The CRF layer learns the conditional probability, $p(y|h)$, $h=\left\{h_1,h_2\dots ,h_T\right\}$ is the representation sequence generated by the topmost Bi-GRU layer, and $\{y_1,y_2\dots ,y_T\}$ is the label sequence.

The probability model of linear-chain CRF defines a conditional probability family, $p\left(y|h;t,s\right),$ over all possible label sequences, $y$ given $h$, which has the following form:

$$p\left(y|h;t,s\right)=\frac{{\prod }_{i=1}^T{\phi }_i(y_{i-1},y_i,h)}{\sum _{y\mathrm{\prime }\in \gamma (h)}\prod _{i=1}^T{\phi }_i({y\mathrm{\prime }}_{i-1},{y\mathrm{\prime }}_i,h)}$$

(5)

and $\gamma (h)$ represent all possible label sequences. ${\phi }_i\left(y_{i-1},y_i,h\right)=\mathrm{e}\mathrm{x}\mathrm{p}(\sum _{i=1}^{T}t\left(y_{i-1},y_i,h\right)+s(y_i,h))$. $t$ is the transition probability from $y_i-1$ to $y_i$ given the input sequence $h$. $s$ is the output of a linear function implicitly defined by a fully connected layer, which transforms the output of the topmost Bi-RNN at step $i$ into a score for $y_i$.

The CRF layer is trained using maximum conditional likelihood estimation, and the log-likelihood is:

$$L\left(t,s\right)=\sum _{i}log p\left(y|h;t,s\right)$$

(6)

In the decoding process, we only need to search for a sequence that maximizes the conditional probability $P(y|h)$ in $Y(h)$ by using the Viterbi algorithm:

$$y^{\mathrm{*}}={argmax}_{y\in \gamma \left(h\right)}p\left(y|h\right)$$

(7)

In the decoding process, constraints are imposed to ensure that the results conform to the IOB2 format. At the same time, the label sequence needs to satisfy certain conditions:

• The label of the first character of a sentence cannot be an I-tag.
• The previous tag of each I-tag can only be a B-tag or an I-tag. For example, the tag before “LOC-I” can only be “LOC-B” or “LOC-I”.

3.2. Template-Based Knowledge Extraction

Knowledge extraction is an important step in building large-scale knowledge graphs, and it is an important technology for achieving the automated construction of large-scale knowledge graphs. Its purpose is to extract knowledge from data from different sources and structures and store it in knowledge graphs. Template-based knowledge extraction has the advantages of high accuracy, strong flexibility, and applicability to specific domains by defining extraction rules.

** Supplied material **

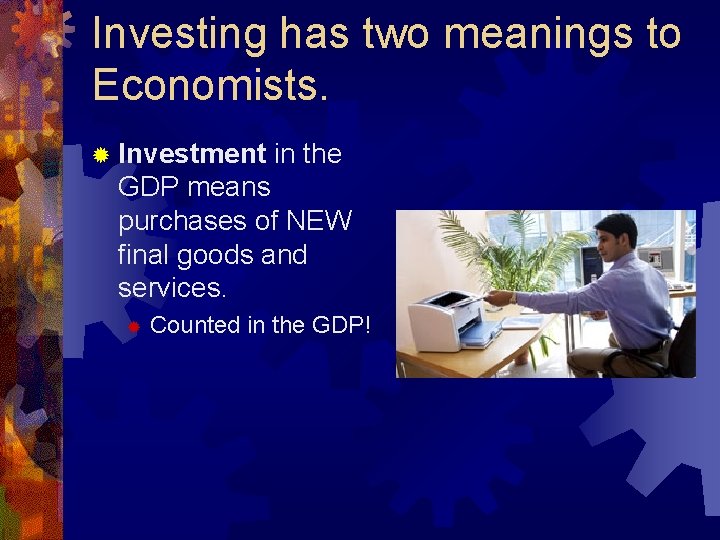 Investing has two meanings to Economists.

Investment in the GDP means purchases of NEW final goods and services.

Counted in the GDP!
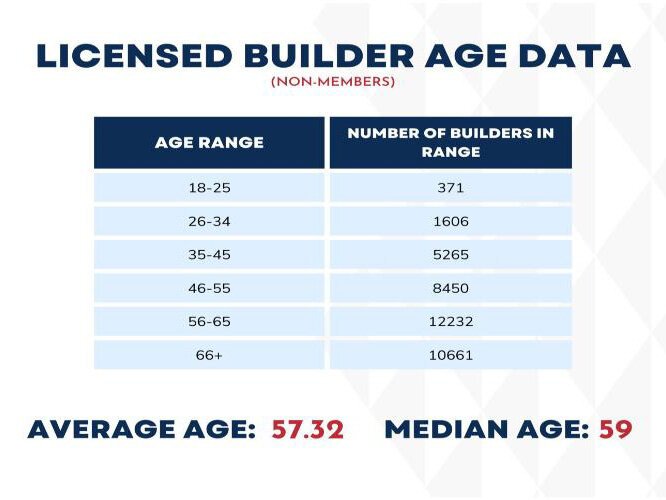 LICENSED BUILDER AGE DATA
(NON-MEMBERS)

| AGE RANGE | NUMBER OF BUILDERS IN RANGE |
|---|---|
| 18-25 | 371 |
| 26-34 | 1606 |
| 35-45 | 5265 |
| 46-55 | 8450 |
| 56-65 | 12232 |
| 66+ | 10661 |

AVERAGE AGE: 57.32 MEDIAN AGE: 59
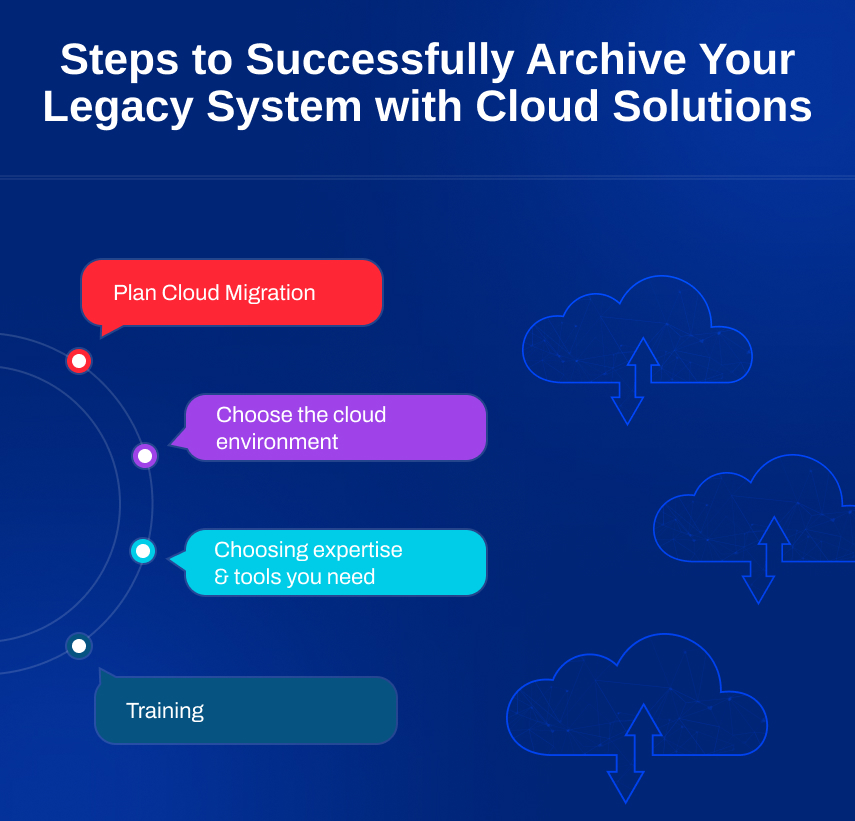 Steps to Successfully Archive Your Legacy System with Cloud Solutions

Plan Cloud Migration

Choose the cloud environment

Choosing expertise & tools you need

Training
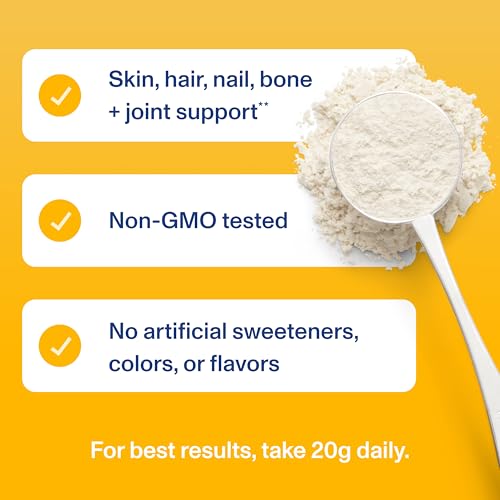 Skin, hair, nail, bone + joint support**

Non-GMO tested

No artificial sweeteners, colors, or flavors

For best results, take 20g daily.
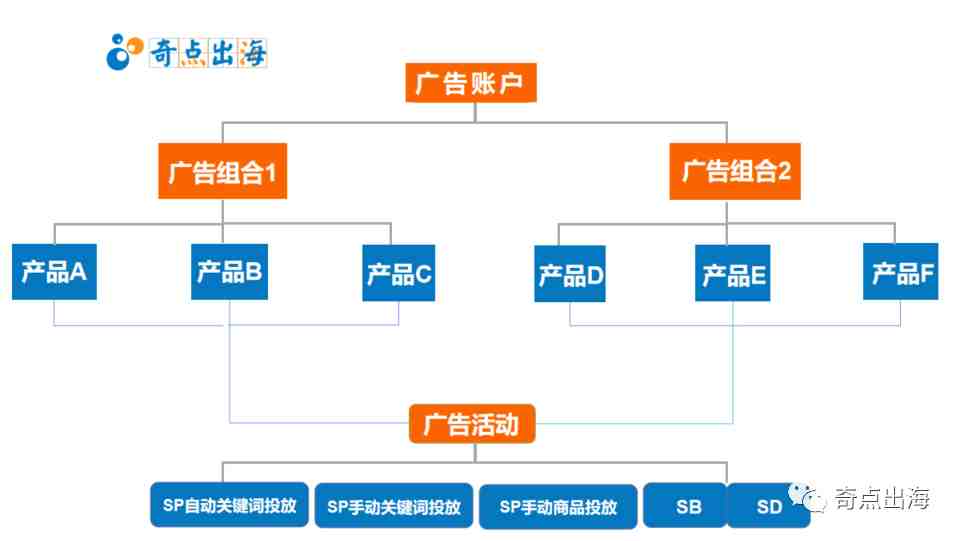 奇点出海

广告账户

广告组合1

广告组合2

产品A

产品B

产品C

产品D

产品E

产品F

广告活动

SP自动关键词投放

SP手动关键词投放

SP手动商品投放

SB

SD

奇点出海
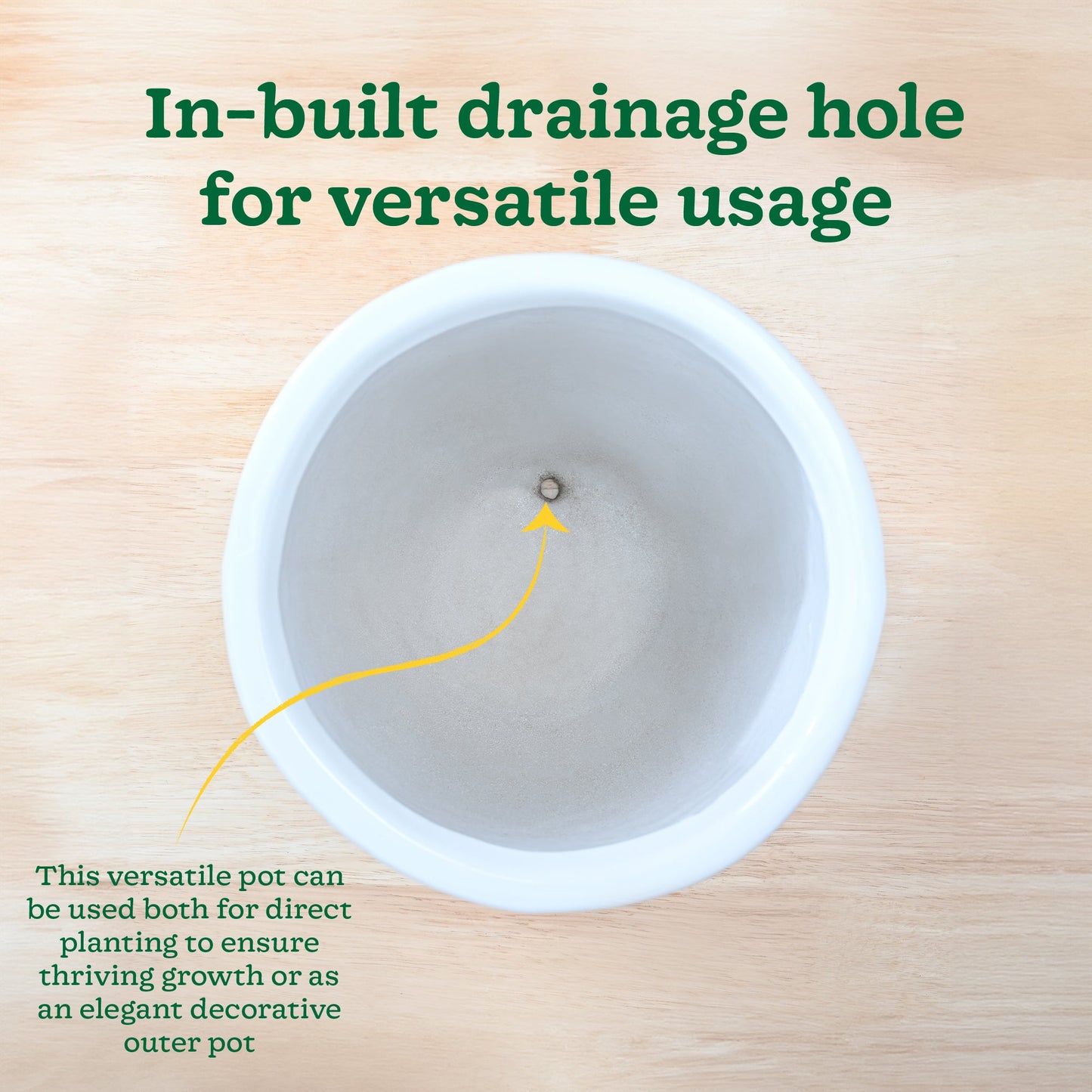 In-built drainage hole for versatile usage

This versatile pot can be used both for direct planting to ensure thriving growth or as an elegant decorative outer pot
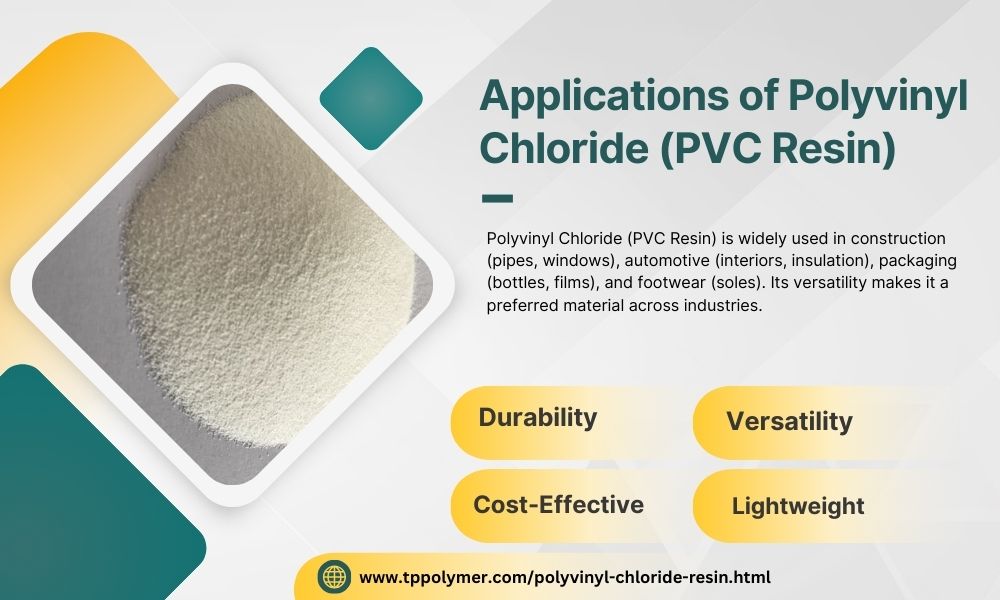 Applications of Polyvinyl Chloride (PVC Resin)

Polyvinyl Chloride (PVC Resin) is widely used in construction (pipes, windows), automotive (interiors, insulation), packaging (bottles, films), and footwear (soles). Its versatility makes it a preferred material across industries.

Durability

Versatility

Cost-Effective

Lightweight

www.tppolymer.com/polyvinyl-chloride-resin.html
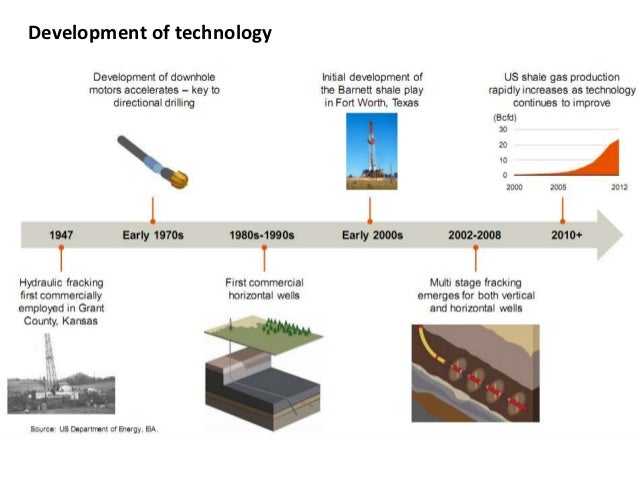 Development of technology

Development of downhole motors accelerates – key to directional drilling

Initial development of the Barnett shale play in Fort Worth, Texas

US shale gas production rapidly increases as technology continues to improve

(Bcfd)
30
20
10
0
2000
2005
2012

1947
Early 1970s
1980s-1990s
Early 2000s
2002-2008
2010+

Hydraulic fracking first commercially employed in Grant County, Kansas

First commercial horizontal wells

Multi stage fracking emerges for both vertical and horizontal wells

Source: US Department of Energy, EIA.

** What this exercise asks **
- 1) In the text on the CRF layer, which algorithm is used during decoding to find the label sequence that maximizes the conditional probability?
- 2) Quote the text on the CRF layer word for word, beginning at the words "In the decoding process, constraints" and stopping after the words "be an I-tag.".
- 3) Extend the text on the CRF layer, picking up after its final sentence.
The records play no part in what follows and can be set aside.

** Task-by-task outputs **
- 1) The Viterbi algorithm.

- 2)
In the decoding process, constraints are imposed to ensure that the results conform to the IOB2 format. At the same time, the label sequence needs to satisfy certain conditions:

• The label of the first character of a sentence cannot be an I-tag.

- 3)
3.2.1. Knowledge Extraction Based on a Relational Word Dictionary

Template matching based on a relational word dictionary studies the sentence structure patterns that often appear in news texts, abstracts them into a template, and matches them by establishing a relational word dictionary.

The conceived general sentence structure pattern is p, which is usually composed of three parts: n, r, and v, which correspond to entity 1, relation, and entity 2 in triad, respectively. Among them, n and v need to have certain identification characteristics. Then establish a dictionary of relational words for the relations that p can identify. Firstly, the text is segmented, and then the relative words are screened out by using the AC automaton algorithm, and finally the knowledge is extracted from the text according to the identification rules in p. The process of knowledge extraction based on the relational word dictionary template matching method is shown in Figure 2.

3.2.2. Knowledge Extraction Algorithm Process

Regular expressions are often used to retrieve content from text according to certain rule patterns. With the help of artificially constructed regular expressions, information from a text can be extracted. According to different entity feature structures, regular expression extraction templates for different types of information can be efficiently constructed.

In the process of knowledge extraction based on regular expressions, the focus is on constructing regular expression templates and storing common sentence patterns as JSON files using regular expressions constructed for text content matching. Part of a regular expression template diagram is shown in Figure 3.

After the regular expression template is constructed, the input text is processed, and the entities in the text are extracted using the Bi-GRU-based entity extraction method. Then match with the regular expression template, extract and save the knowledge contained in the text in the form of triples. The process of knowledge extraction based on the regular expression template matching method is shown in Figure 4.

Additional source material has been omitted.